Spatial reasoning records:
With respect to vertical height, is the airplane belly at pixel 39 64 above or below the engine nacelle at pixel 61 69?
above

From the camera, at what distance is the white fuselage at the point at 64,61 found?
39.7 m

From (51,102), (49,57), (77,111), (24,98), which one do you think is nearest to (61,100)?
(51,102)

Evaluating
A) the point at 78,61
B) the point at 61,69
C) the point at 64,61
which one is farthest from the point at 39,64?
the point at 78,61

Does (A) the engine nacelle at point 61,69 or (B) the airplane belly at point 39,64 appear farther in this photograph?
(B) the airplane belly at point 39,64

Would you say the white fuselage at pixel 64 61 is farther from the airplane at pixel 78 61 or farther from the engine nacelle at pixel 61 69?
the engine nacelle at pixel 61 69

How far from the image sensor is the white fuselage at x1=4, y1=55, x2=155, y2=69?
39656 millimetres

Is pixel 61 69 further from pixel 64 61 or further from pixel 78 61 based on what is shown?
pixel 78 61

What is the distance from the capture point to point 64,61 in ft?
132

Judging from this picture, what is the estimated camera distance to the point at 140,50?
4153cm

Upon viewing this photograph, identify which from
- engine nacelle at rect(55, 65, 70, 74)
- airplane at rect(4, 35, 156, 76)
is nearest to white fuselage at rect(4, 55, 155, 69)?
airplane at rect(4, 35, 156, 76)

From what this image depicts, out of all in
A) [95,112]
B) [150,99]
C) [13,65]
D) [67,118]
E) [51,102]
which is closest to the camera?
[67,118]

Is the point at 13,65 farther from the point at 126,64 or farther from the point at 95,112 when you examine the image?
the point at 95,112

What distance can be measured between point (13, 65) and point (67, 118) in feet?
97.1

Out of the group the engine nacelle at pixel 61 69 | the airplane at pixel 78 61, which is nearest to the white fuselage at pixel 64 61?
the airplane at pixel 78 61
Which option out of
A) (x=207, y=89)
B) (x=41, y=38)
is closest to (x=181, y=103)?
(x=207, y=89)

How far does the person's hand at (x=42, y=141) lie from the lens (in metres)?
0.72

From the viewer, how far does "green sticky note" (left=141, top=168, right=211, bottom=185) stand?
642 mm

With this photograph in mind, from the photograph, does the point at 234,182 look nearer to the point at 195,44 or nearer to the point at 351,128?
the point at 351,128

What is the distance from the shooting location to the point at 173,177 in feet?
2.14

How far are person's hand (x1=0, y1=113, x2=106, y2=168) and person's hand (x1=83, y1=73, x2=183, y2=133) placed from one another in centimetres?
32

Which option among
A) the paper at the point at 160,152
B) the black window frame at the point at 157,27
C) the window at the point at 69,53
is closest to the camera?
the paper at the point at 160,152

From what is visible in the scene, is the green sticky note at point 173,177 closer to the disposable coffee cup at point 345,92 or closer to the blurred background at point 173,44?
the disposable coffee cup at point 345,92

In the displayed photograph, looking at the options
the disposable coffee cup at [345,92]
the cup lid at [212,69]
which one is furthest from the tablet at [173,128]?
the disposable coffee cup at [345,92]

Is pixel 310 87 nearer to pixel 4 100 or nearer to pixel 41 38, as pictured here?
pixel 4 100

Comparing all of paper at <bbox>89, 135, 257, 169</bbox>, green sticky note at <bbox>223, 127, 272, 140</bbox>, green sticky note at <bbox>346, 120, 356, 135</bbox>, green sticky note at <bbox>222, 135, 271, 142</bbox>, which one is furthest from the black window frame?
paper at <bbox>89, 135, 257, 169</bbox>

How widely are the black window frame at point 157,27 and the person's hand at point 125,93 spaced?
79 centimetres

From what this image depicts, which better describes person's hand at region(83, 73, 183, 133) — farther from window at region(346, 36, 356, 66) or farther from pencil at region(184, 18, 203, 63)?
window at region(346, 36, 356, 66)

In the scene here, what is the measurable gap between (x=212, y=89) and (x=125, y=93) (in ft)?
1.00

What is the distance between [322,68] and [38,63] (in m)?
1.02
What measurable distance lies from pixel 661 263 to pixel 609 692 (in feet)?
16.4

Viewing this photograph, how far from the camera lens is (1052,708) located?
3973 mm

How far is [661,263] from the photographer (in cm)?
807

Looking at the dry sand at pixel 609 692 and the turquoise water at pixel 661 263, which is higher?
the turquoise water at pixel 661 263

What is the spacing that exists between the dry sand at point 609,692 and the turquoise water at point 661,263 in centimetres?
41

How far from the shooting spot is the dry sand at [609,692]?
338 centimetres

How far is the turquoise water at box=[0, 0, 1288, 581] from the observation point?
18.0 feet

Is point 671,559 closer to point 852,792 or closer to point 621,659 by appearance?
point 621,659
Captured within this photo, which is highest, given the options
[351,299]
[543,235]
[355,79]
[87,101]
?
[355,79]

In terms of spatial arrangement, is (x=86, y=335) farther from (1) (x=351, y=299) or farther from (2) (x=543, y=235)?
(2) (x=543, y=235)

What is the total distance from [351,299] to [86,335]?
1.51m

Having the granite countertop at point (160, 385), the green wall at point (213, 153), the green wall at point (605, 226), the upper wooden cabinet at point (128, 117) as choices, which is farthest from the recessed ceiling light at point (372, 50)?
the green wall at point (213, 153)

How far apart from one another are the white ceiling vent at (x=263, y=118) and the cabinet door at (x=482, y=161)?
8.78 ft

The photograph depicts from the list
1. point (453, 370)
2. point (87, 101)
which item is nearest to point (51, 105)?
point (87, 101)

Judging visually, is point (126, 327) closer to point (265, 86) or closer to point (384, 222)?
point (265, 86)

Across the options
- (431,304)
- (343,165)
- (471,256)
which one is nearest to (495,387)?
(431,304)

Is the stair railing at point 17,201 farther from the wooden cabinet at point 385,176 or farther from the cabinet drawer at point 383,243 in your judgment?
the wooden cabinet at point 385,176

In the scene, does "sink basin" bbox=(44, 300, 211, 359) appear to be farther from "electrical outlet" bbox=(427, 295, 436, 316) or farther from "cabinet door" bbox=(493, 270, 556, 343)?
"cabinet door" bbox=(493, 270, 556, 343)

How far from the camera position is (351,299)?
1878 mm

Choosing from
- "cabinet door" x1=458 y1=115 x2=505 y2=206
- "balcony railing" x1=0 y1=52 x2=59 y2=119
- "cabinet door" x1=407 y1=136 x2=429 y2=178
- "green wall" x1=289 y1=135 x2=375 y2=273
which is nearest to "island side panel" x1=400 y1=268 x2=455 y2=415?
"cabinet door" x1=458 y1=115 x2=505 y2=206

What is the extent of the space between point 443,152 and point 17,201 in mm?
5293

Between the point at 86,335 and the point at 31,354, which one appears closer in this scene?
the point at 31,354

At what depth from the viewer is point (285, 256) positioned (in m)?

== PROBLEM TO SOLVE ==
Print every record exactly as it was given.

== WRITTEN RESPONSE ==
With respect to vertical height, is the airplane belly at pixel 39 64 above or below the engine nacelle at pixel 61 69?
above

From the camera, at what distance is the white fuselage at the point at 64,61 found?
39.7 m

From (51,102), (49,57), (77,111), (24,98), which one do you think is nearest to (61,100)?
(51,102)

Evaluating
A) the point at 78,61
B) the point at 61,69
C) the point at 64,61
which one is farthest from the point at 39,64?
the point at 78,61

Does (A) the engine nacelle at point 61,69 or (B) the airplane belly at point 39,64 appear farther in this photograph?
(B) the airplane belly at point 39,64

Would you say the white fuselage at pixel 64 61 is farther from the airplane at pixel 78 61 or farther from the engine nacelle at pixel 61 69?
the engine nacelle at pixel 61 69

How far from the image sensor is the white fuselage at x1=4, y1=55, x2=155, y2=69?
39656 millimetres

Is pixel 61 69 further from pixel 64 61 or further from pixel 78 61 based on what is shown?
pixel 78 61

What is the distance from the capture point to point 64,61 in ft?
132

Judging from this picture, what is the estimated camera distance to the point at 140,50?
4153cm

Upon viewing this photograph, identify which from
- engine nacelle at rect(55, 65, 70, 74)
- airplane at rect(4, 35, 156, 76)
is nearest to white fuselage at rect(4, 55, 155, 69)?
airplane at rect(4, 35, 156, 76)

From what this image depicts, out of all in
A) [95,112]
B) [150,99]
C) [13,65]
D) [67,118]
E) [51,102]
which is closest to the camera?
[67,118]

Is the point at 13,65 farther from the point at 126,64 or farther from the point at 95,112 when you examine the image?
the point at 95,112

What distance can be measured between point (13, 65) and point (67, 118) in feet?
97.1

Out of the group the engine nacelle at pixel 61 69 | the airplane at pixel 78 61, which is nearest to the white fuselage at pixel 64 61?
the airplane at pixel 78 61
Which option out of
A) (x=207, y=89)
B) (x=41, y=38)
is closest to (x=181, y=103)?
(x=207, y=89)

How far does the person's hand at (x=42, y=141) lie from the lens (in metres)?
0.72

From the viewer, how far does "green sticky note" (left=141, top=168, right=211, bottom=185) stand?
642 mm

With this photograph in mind, from the photograph, does the point at 234,182 look nearer to the point at 195,44 or nearer to the point at 351,128?
the point at 351,128

What is the distance from the shooting location to the point at 173,177 in feet?
2.14

How far are person's hand (x1=0, y1=113, x2=106, y2=168) and person's hand (x1=83, y1=73, x2=183, y2=133) placed from one another in centimetres?
32

Which option among
A) the paper at the point at 160,152
B) the black window frame at the point at 157,27
C) the window at the point at 69,53
is closest to the camera?
the paper at the point at 160,152

From what is visible in the scene, is the green sticky note at point 173,177 closer to the disposable coffee cup at point 345,92 or closer to the blurred background at point 173,44?
the disposable coffee cup at point 345,92

In the displayed photograph, looking at the options
the disposable coffee cup at [345,92]
the cup lid at [212,69]
which one is furthest from the tablet at [173,128]?
the disposable coffee cup at [345,92]

Is pixel 310 87 nearer to pixel 4 100 or nearer to pixel 41 38, as pictured here?
pixel 4 100

Comparing all of paper at <bbox>89, 135, 257, 169</bbox>, green sticky note at <bbox>223, 127, 272, 140</bbox>, green sticky note at <bbox>346, 120, 356, 135</bbox>, green sticky note at <bbox>222, 135, 271, 142</bbox>, which one is furthest from the black window frame?
paper at <bbox>89, 135, 257, 169</bbox>

How widely are the black window frame at point 157,27 and the person's hand at point 125,93 spaced?
79 centimetres

From what this image depicts, which better describes person's hand at region(83, 73, 183, 133) — farther from window at region(346, 36, 356, 66) or farther from pencil at region(184, 18, 203, 63)?
window at region(346, 36, 356, 66)

In the scene here, what is the measurable gap between (x=212, y=89) and (x=125, y=93) (in ft)?
1.00

What is the distance between [322,68] and [38,63] (in m)?
1.02
What measurable distance lies from pixel 661 263 to pixel 609 692 (in feet)?
16.4

Viewing this photograph, how far from the camera lens is (1052,708) located?
3973 mm

How far is [661,263] from the photographer (in cm)?
807

Looking at the dry sand at pixel 609 692 and the turquoise water at pixel 661 263, which is higher?
the turquoise water at pixel 661 263

What is the spacing that exists between the dry sand at point 609,692 and the turquoise water at point 661,263 in centimetres?
41

How far from the shooting spot is the dry sand at [609,692]?
338 centimetres

How far is the turquoise water at box=[0, 0, 1288, 581] from the observation point?
18.0 feet

Is point 671,559 closer to point 852,792 or closer to point 621,659 by appearance?
point 621,659
Captured within this photo, which is highest, given the options
[351,299]
[543,235]
[355,79]
[87,101]
?
[355,79]

In terms of spatial arrangement, is (x=86, y=335) farther from (1) (x=351, y=299) or farther from (2) (x=543, y=235)?
(2) (x=543, y=235)

What is the total distance from [351,299] to [86,335]?
1.51m

Having the granite countertop at point (160, 385), the green wall at point (213, 153), the green wall at point (605, 226), the upper wooden cabinet at point (128, 117) as choices, which is farthest from the recessed ceiling light at point (372, 50)?
the green wall at point (213, 153)

How far apart from one another are the white ceiling vent at (x=263, y=118) and the cabinet door at (x=482, y=161)?
8.78 ft

The photograph depicts from the list
1. point (453, 370)
2. point (87, 101)
which item is nearest to point (51, 105)?
point (87, 101)

Judging visually, is point (126, 327) closer to point (265, 86) or closer to point (384, 222)?
point (265, 86)

Across the options
- (431,304)
- (343,165)
- (471,256)
which one is nearest to (495,387)?
(431,304)

Is the stair railing at point 17,201 farther from the wooden cabinet at point 385,176 or farther from the cabinet drawer at point 383,243 in your judgment?
the wooden cabinet at point 385,176

In the scene, does "sink basin" bbox=(44, 300, 211, 359) appear to be farther from "electrical outlet" bbox=(427, 295, 436, 316) or farther from "cabinet door" bbox=(493, 270, 556, 343)?
"cabinet door" bbox=(493, 270, 556, 343)

How far from the camera position is (351,299)?
1878 mm

Choosing from
- "cabinet door" x1=458 y1=115 x2=505 y2=206
- "balcony railing" x1=0 y1=52 x2=59 y2=119
- "cabinet door" x1=407 y1=136 x2=429 y2=178
- "green wall" x1=289 y1=135 x2=375 y2=273
which is nearest to "island side panel" x1=400 y1=268 x2=455 y2=415?
"cabinet door" x1=458 y1=115 x2=505 y2=206

What is the extent of the space between point 443,152 and point 17,201 in mm?
5293

Between the point at 86,335 and the point at 31,354, which one appears closer in this scene?
the point at 31,354

At what depth from the viewer is point (285, 256) positioned (in m)?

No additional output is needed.